**Written task**
Report every line in the records below that contains the word "What", copying each such line in full.

**Records for the task**
[Start]
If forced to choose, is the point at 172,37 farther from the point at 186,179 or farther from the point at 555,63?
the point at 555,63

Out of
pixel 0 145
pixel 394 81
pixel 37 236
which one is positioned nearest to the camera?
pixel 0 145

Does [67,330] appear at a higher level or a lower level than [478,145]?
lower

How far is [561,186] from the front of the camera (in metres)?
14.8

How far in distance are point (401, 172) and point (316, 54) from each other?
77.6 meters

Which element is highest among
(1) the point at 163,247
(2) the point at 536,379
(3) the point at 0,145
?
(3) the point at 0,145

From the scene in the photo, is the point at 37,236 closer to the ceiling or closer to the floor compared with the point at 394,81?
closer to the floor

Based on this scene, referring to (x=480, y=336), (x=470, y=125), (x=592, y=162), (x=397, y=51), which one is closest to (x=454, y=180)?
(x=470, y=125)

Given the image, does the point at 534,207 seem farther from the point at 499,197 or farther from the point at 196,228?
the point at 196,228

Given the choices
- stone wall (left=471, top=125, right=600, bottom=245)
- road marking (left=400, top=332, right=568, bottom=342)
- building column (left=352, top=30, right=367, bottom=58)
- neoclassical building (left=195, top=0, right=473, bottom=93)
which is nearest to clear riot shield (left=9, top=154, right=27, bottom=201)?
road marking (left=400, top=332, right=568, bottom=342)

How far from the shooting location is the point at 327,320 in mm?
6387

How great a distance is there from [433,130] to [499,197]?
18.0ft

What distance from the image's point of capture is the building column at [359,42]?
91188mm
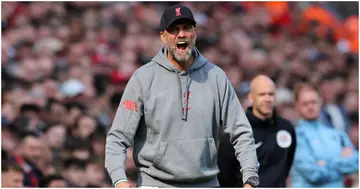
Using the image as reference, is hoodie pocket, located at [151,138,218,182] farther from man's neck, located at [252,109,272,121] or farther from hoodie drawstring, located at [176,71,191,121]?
[End]
[Start]
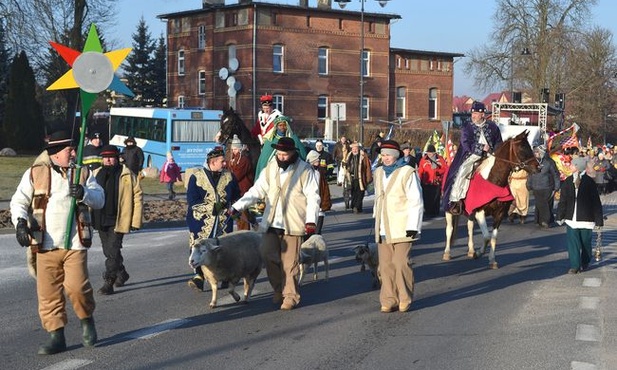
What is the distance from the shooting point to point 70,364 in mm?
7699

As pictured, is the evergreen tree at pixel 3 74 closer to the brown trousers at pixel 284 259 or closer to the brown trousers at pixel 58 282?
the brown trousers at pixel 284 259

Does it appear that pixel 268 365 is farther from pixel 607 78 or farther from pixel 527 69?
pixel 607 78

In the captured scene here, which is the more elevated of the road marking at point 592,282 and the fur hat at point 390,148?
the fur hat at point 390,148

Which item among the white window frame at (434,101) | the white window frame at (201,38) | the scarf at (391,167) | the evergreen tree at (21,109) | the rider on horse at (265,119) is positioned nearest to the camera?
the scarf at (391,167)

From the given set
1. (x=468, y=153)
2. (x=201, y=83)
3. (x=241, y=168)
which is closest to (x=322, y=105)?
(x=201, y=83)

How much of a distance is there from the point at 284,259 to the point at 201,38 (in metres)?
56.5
[End]
**Exercise solution**
What distance from the image's point of capture is the building column at [359,42]?
What is the distance from the shooting point to point 70,364 in mm?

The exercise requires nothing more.